Suppose, you are a consultant at a education development agency. You are given a data file college.csv which you need to use to answer some business problems.

Packages

Load required packages:

library(tidyverse)
theme_set(theme_minimal())  # sets a theme for ggplot2

Data

college <- read.csv("Data/college.csv")

Question 1 (2 points)

Filter all colleges that are private and have an average SAT score greater than 1100. For these filtered colleges, calculate the average admission rate and median debt.
Hint: Use filter() and summarise() from dplyr.

Avg_admission_rate Median_debt
0.5552191 25000

Question 2 (2 points)

Group the colleges (use all data, not the filtered data from question 1) by region and calculate the average tuition and average faculty salary for each region.

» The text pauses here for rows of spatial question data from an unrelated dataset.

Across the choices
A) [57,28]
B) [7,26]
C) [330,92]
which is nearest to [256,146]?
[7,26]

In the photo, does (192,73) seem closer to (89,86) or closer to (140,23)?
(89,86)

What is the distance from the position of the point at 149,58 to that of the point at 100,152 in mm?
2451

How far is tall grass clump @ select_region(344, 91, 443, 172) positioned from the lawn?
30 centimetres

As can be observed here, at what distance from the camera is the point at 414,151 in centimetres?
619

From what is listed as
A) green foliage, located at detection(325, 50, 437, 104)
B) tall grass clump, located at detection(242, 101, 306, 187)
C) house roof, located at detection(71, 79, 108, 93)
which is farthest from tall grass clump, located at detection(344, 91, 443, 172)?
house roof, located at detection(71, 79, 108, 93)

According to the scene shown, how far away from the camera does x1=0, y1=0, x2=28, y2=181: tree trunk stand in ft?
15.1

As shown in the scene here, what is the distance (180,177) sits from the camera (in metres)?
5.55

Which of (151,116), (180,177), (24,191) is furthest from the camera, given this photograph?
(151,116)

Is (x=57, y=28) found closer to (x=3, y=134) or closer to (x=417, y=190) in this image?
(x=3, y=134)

Hint: Use group_by() and summarise().

region Avg_tuition Avg_faculty_salary
Midwest 22114.78 7059.065
Northeast 25297.97 8755.258
South 17263.13 7036.401
West 21430.99 8709.639

Question 3 (2 points)

Find the top 10 colleges with the highest admission rate in the dataset. Display only the college name, city, state, and admission rate.

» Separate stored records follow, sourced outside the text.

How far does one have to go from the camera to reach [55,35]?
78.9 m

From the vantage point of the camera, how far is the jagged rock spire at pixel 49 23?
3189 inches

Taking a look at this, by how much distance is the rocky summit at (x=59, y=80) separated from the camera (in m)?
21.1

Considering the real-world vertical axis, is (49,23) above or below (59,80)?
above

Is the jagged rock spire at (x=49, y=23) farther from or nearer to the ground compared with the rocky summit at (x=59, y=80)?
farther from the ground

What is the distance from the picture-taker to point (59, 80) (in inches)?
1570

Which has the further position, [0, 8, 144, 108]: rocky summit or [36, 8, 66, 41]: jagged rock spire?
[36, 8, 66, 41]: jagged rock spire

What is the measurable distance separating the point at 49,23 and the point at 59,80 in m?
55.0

Hint: Use arrange() and slice_head(n = 10) to get the top 10. See help to understand how slice_head() function works.

name city state admission_rate
Southeastern Bible College Birmingham AL 1
Adventist University of Health Sciences Orlando FL 1
Trinity International University-Illinois Deerfield IL 1
Saint Mary-of-the-Woods College Saint Mary of the Woods IN 1
Cleveland University-Kansas City Overland Park KS 1
University of Pikeville Pikeville KY 1
Calvary Bible College and Theological Seminary Kansas City MO 1
Montana State University-Northern Havre MT 1
Cleveland State Community College Cleveland TN 1
The King’s University Southlake TX 1

Question 4 (2 points)

Create a scatter plot that shows the relationship between tuition and average faculty salary for all colleges. Use control (Private/Public) to color the points.

Hint: Use ggplot2 to create the plot and color points by control.

Question 5 (2 points)

Filter the colleges in West and South region where the loan default rate is below 0.1 and plot a bar chart showing the count of such colleges by control.

Hint: Use filter() from dplyr and geom_bar() in ggplot2.

Question 6 (Bonus 2 points)

Find the top 10 states with the highest number of undergraduates enrolled. Visualize it in a bar chart.

Hint: Use group_by(state) and summarise() to calculate the total, and then arrange() to rank them. Use geom_col() to visualize.